# What keeps you going?



## GodIsLove (Oct 7, 2012)

Think of what keeps you going each day. No matter what 'it' is..... think of that thing and keep going. Never stop.


----------



## Razin (Nov 30, 2014)

I'm not sure exactly what keeps me going. I think about it sometimes but can't come up with a solid reason. Maybe it's not really having a choice, maybe it's a little glimmer of hope that things will get better, don't know but rolling over and dying takes too long (tried it) so I have to keep trying.


----------



## uselessgoodfornothing (Sep 10, 2013)

I'm too scared too kill myself.


----------



## Znuffle (Jul 22, 2014)

uselessgoodfornothing said:


> I'm too scared too kill myself.


Lol.. I love how your profile picture is smiling really bright  and then you write that stuff.. It's pretty funny 

(What? it is..  Laugh a bit)


----------



## Znuffle (Jul 22, 2014)

Myself keeps me going  I choose to live and hope for a lot of stuff.. BUT I NEVER!
NEVER EVER! say to myself that I need something.. Once you start saying to yourself there is something you need. Your life goes downhill when you dont get it.. It's like being a selfish little stupid kid who needs to shut up  ya feel me


----------



## Gus954 (Jul 25, 2013)

Im too scared of dying at a young age and I want to start a family someday


----------



## Fat Man (Nov 28, 2013)

The fact that I have no other choice but to keep moving forward. If I don't move forward, I die, and I don't want to die yet.


----------



## visualkeirockstar (Aug 5, 2012)

Music.


----------



## danielhermanson (Nov 23, 2014)

I'd like to start a family someday. To love and be loved...


----------



## Kind Of (Jun 11, 2014)

Just grit and stubbornness.


----------



## hmweasley (Sep 12, 2013)

I don't usually give it much thought, but I think it's actually optimism about the future. Because my worst days are the ones where I'm convinced that my entire life is just doomed to be a miserable mess.


----------



## lost in my own mind (Dec 4, 2014)

i cant kill myself for two reasons.

1. Knowing my family would suffer makes it selfish.
2. I'm too much of a coward to do it anyway.

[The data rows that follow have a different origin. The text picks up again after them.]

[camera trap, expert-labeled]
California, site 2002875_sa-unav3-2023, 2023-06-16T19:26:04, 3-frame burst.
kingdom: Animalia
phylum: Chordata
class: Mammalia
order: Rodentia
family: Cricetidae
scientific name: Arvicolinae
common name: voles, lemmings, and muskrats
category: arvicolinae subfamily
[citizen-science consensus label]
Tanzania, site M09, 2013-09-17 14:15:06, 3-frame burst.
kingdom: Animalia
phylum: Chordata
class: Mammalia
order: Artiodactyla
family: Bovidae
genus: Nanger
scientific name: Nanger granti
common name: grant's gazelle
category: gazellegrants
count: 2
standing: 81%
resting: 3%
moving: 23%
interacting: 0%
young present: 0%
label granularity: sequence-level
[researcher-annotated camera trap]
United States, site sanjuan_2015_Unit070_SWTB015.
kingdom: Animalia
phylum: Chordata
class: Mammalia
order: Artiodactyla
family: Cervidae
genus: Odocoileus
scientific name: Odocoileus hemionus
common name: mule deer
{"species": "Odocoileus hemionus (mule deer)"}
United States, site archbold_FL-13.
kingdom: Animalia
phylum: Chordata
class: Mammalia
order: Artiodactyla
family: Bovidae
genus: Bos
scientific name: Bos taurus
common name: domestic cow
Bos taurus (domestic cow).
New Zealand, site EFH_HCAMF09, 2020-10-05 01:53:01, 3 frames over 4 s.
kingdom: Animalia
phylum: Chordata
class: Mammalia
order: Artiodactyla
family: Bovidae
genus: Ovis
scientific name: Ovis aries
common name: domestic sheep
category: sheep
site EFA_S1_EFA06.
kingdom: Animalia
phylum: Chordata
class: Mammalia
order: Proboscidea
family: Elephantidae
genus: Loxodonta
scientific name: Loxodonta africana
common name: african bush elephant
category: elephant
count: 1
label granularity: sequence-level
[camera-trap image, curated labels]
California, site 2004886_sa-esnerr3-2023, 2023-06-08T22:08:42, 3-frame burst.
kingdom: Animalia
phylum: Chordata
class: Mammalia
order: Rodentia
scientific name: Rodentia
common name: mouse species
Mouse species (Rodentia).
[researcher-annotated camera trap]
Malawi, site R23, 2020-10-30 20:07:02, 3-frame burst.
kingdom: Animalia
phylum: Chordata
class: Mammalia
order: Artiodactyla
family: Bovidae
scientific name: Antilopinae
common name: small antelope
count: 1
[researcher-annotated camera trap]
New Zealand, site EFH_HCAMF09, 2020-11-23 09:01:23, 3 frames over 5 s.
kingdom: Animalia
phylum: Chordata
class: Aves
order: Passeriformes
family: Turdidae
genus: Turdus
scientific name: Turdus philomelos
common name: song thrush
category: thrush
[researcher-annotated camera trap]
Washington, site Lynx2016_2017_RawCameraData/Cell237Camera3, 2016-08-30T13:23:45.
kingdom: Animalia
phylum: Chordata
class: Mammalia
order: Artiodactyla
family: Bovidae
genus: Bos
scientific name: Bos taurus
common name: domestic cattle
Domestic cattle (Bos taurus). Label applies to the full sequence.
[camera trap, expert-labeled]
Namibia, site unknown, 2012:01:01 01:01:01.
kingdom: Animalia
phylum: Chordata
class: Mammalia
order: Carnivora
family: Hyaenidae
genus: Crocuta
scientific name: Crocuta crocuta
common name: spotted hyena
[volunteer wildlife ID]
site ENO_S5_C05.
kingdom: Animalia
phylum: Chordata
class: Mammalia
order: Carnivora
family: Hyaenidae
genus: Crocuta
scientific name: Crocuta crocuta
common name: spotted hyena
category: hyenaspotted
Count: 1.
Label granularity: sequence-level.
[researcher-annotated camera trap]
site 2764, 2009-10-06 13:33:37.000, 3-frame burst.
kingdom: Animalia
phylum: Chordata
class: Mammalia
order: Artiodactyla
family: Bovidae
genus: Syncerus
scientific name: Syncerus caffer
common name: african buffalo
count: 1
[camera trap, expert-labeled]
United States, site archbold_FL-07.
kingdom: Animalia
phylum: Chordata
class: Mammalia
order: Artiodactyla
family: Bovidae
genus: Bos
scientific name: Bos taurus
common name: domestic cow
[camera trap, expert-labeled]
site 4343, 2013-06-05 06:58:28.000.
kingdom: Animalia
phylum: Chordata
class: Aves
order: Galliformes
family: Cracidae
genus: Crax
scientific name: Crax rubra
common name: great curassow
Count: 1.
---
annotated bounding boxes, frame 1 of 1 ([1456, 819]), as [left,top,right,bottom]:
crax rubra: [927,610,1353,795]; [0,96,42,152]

but every waking moment has become hell. I pretty much feel like whatever it is that constitutes a "person" has already long since died in me.
All that remains is this horrible physical frame I'm forced to live inside which requires food sleep and a toilet. I'm internally dead but still physically functioning.

Its really that bad.


----------



## forgetmylife (Oct 1, 2011)

uselessgoodfornothing said:


> I'm too scared too kill myself.


afraid to die


----------



## sas111 (Oct 20, 2010)

My moms a recluse and the only method im going for requires the house to be evacuated. Her crummy existence is keeping me going ..


----------



## Ladysoul (Jan 24, 2014)

Oh def 2pac is the only thing that keeps me going when im in these foal moods..thinking of death. hmmm 





We are all battling as dead soldiers.


----------



## uselessgoodfornothing (Sep 10, 2013)

Znuffle said:


> Myself keeps me going  I choose to live and hope for a lot of stuff.. BUT I NEVER!
> NEVER EVER! say to myself that I need something.. Once you start saying to yourself there is something you need. Your life goes downhill when you dont get it.. It's like being a selfish little stupid kid who needs to shut up  ya feel me


-.-


----------



## truant (Jul 4, 2014)

The Third Law of Robotics.


----------



## BackToThePast (Aug 31, 2012)

Mostly trivial things, like the new Star Wars movie. At least I'll be alive for one more year! I kid, I kid. I find humor via self deprecation to be a great way to handle myself.


----------



## Itta (Dec 4, 2013)

Music and my dreams.


----------



## Fredypin (Mar 27, 2013)

I love life. I like taking risks and expanding my comfort zone, it amazes me how much I can do.


----------



## 7th.Streeter (May 11, 2011)

Znuffle said:


> *Myself keeps me going  I choose to live and hope for a lot of stuff.. BUT I NEVER!
> NEVER EVER! say to myself that I need something*.. Once you start saying to yourself there is something you need. Your life goes downhill when you dont get it.. It's like being a selfish little stupid kid who needs to shut up  ya feel me


Thats a positive , bright outlook ^^

For me, I want to live to draw another day..b/c it gives me joy ^_^


----------



## adam4991 (Mar 27, 2010)

what keeps me going is the hope that I will be able to help others with the same issues someday and family.


----------



## BlueDay (May 6, 2014)

Kind Of said:


> Just grit and stubbornness.


This.


----------



## Znuffle (Jul 22, 2014)

Sugarslippers said:


> Thats a positive , bright outlook ^^
> 
> For me, I want to live to draw another day..b/c it gives me joy ^_^


And here I thought I smokked to much crack, because someone had a negative dissagrement on that


----------



## 7th.Streeter (May 11, 2011)

Znuffle said:


> And here I thought I smokked to much crack, because someone had a negative dissagrement on that


lolololololol XD


----------



## Fredypin (Mar 27, 2013)

I'm determined to beat this.


----------



## Lonelyfalcon (Apr 28, 2014)

We have this say in my family, "Things will get better". Sometimes it does.


----------



## Fairykins (Nov 5, 2014)

What keeps me going is the hope I will get out of this vicious cycle I've built myself. What keeps me going is that I'm tired of being in the same place, same way, same state of mind every year - I'm frankly tired of it.
The thought that someday things may not be better, but easier and that I will be happier. The hope that if I am better, I will be able to make others feel better.


----------



## Gus954 (Jul 25, 2013)

My family keeps me going otherwise I would gladly kill myself


----------



## ShadowWraith (Dec 17, 2014)

I have much more ambition than readiness to give up.


----------